Todas las mañana, antes de clarear el día, la veo entrar cajas de frutas para apilarlas unas encima de otras antes de ordenarlas agachándose y levantándose con la flexibilidad y el brío de las mujeres delgadas. La tienda siempre está bien colocada con una mezcla de colores cálidos y fríos en una armoniosa composición dirigida más por la intuición que por las reglas del diseño. La vuelvo a ver cuando voy camino de casa, a la salida de mi trabajo. Ella sigue con la sonrisa que tenía por la mañana después de horas detrás del mostrador despachando, hablando con clientes, con proveedores, haciendo cuentas, escuchando a quien lo necesita. Algunas veces entro y compro pan o fruta, es la hora de los rezagados, esos que dejamos poco beneficio y damos trabajo. Adquirimos cosas sin importancia pero somos recibidos con la misma simpatía como si lleváramos el cesto lleno. Los rezagados hemos terminado la jornada laboral, el día vuela, la vida también. Ella sigue colocando, anotando pedidos, haciendo cuentas, calculando si ha sacado para pagar la electricidad de cámaras encendidas, de impuestos trimestrales, tenerlo todo a punto para la inspección de sanidad, de bomberos, de inspectores de trabajo, el iva trimestral, el irpf anual, para pagar gracias a hombres inteligentes y cultivados que inventaron los impuestos a autónomos para recaudar con el sudor de los demás.
No sé nada de ella. Ni cómo se llama, ni si es de Badajoz. Hace poco no tenía cara, solo unos grandes ojos encima de una mascarilla. Ahora tiene cara, nariz, boca y un pelo negro azabache recogido en un trenza, que yo tardaría en anudar varios días y unas cuidadas uñas largas, cada una de un color, que más de una vez se le romperán, como se le romperá, la ilusión y las ganas de seguir después de años dirigiendo una tienda encajada entre una carnicería, un Carrefur Exprés y próxima a grandes superficies.

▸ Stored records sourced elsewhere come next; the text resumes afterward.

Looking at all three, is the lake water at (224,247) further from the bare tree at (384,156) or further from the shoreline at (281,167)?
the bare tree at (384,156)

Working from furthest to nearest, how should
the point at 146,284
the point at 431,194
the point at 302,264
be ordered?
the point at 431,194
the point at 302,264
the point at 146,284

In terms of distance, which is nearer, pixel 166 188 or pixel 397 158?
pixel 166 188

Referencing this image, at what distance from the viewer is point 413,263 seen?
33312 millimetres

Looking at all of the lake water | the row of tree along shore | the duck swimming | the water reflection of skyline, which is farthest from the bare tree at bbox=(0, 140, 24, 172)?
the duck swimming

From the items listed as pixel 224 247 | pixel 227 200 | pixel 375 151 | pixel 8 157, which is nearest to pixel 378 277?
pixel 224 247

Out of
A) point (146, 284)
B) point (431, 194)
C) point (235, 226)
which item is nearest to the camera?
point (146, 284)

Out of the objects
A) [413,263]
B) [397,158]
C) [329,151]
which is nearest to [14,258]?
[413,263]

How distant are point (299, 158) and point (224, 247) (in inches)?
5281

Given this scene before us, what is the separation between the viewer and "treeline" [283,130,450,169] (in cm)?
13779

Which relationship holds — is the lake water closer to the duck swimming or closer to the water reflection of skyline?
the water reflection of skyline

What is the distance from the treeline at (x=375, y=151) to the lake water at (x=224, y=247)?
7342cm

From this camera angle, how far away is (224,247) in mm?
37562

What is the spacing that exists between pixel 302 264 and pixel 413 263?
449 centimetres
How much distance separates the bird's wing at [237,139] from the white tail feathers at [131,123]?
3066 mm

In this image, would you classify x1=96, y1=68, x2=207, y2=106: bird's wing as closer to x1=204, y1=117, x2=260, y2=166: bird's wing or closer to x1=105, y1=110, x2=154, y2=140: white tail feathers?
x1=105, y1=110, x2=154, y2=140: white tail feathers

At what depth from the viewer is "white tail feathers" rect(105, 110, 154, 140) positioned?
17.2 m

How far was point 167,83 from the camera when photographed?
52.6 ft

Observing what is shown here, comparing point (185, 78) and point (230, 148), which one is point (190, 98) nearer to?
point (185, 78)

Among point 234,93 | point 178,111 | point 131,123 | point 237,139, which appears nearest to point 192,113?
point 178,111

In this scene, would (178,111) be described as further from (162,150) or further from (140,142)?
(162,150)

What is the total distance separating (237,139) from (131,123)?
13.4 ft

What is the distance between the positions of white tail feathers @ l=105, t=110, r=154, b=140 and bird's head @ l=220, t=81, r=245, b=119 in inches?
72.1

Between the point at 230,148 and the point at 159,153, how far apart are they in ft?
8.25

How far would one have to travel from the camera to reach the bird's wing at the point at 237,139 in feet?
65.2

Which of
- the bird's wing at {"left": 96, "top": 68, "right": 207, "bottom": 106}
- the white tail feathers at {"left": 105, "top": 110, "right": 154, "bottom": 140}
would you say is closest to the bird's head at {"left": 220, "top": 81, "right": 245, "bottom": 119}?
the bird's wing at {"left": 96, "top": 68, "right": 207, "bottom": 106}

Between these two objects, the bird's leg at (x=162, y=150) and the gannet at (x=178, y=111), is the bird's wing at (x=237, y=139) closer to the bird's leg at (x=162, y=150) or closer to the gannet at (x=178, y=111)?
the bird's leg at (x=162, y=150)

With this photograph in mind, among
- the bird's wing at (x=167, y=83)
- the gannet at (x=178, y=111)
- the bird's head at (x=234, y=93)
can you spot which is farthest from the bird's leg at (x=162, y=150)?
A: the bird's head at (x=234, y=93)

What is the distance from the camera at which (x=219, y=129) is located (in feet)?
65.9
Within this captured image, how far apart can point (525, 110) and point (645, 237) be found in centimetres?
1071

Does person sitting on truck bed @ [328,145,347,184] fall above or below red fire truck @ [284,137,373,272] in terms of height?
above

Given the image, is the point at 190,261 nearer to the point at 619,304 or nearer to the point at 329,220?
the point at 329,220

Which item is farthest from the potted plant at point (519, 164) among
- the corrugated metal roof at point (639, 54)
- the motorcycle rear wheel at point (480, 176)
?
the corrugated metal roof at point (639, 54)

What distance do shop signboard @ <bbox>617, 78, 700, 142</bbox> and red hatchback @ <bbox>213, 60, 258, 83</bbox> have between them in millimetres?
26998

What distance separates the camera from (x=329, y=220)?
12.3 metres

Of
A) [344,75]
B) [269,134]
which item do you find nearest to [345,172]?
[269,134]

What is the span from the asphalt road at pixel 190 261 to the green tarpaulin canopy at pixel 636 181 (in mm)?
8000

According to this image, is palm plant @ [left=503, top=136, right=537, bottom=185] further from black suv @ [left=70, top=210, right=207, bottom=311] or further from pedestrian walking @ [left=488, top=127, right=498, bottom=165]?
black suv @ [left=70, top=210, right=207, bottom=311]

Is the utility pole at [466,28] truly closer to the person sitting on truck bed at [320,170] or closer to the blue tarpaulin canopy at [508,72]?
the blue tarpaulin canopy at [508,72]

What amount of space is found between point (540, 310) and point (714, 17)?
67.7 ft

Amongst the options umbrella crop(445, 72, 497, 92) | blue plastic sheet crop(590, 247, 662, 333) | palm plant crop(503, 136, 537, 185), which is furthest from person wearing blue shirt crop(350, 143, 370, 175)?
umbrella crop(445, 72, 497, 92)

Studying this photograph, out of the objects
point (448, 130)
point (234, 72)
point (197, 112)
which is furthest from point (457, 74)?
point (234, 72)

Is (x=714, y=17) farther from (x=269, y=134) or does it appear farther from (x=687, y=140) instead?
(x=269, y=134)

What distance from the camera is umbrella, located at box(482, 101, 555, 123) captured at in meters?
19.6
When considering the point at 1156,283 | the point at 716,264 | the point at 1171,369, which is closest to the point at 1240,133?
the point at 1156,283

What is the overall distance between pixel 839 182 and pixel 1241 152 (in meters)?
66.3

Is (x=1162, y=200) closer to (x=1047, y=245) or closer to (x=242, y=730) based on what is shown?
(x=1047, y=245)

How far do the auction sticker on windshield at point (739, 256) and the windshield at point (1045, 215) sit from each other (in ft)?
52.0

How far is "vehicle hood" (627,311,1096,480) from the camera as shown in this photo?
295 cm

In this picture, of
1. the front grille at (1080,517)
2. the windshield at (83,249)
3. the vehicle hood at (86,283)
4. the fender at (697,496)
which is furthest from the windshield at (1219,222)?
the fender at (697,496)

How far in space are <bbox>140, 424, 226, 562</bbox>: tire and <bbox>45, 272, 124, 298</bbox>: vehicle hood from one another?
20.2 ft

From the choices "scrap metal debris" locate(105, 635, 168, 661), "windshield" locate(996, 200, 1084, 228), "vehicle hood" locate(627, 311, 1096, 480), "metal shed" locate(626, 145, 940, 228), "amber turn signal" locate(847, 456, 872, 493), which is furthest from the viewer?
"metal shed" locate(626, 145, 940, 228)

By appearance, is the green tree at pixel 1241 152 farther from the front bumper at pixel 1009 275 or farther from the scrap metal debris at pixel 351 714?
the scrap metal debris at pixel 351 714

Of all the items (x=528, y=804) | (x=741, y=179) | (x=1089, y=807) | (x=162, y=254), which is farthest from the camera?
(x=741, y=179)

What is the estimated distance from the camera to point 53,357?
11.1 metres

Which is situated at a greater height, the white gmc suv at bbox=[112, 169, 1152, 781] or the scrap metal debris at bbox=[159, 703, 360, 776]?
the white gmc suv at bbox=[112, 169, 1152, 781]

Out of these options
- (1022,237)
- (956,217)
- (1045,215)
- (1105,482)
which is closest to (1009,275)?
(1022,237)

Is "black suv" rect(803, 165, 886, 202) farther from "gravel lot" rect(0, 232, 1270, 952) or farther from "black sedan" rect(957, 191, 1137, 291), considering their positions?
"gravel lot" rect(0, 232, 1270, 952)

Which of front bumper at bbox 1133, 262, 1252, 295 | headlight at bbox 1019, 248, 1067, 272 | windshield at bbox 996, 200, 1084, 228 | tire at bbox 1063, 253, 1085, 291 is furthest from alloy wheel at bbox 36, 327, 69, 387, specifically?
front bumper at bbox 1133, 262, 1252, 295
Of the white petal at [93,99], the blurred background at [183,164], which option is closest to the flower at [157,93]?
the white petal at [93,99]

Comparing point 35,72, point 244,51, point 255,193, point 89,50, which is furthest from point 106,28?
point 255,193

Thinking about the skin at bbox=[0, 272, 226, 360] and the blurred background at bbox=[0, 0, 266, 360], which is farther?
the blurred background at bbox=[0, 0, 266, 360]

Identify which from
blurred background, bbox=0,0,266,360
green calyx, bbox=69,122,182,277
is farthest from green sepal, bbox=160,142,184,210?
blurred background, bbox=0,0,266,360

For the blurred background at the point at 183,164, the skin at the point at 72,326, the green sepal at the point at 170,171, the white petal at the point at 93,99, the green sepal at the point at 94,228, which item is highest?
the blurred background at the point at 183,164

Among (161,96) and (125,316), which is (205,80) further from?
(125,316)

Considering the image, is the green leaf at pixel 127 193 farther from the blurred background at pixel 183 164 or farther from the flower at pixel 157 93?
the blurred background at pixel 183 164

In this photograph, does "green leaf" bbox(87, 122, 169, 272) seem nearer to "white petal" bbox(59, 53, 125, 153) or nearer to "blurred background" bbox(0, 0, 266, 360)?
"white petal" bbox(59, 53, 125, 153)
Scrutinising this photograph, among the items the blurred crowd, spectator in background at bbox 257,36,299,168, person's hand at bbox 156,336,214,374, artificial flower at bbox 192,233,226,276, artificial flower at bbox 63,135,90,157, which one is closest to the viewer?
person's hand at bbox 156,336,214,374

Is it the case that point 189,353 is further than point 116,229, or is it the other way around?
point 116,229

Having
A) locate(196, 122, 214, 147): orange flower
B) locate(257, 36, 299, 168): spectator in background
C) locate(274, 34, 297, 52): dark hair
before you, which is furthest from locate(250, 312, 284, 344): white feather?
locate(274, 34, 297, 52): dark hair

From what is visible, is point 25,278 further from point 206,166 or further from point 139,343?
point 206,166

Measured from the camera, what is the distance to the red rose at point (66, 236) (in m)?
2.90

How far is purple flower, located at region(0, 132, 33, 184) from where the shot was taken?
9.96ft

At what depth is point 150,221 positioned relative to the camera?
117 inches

No sé a que dedica las tardes, la he oído decir que saca a pasear a dos perros por el campo, también se está sacando el carnet de moto. Aunque seguramente siga con la tienda en la cabeza. En la puerta tiene una pizarra que anuncia chacina de Almendral y pimientos asados que quizás prepare cuando esté en casa descansado, viendo la televisión, seguramente con los pies en alto para reposar las piernas y salvarlas de las varices, quizás cuando llega a casa sigue trabajando cuidando de hijos, marido, padre mayores…
A ningún político le importa la vida de una tendera de barrio que no da ruido ni votos.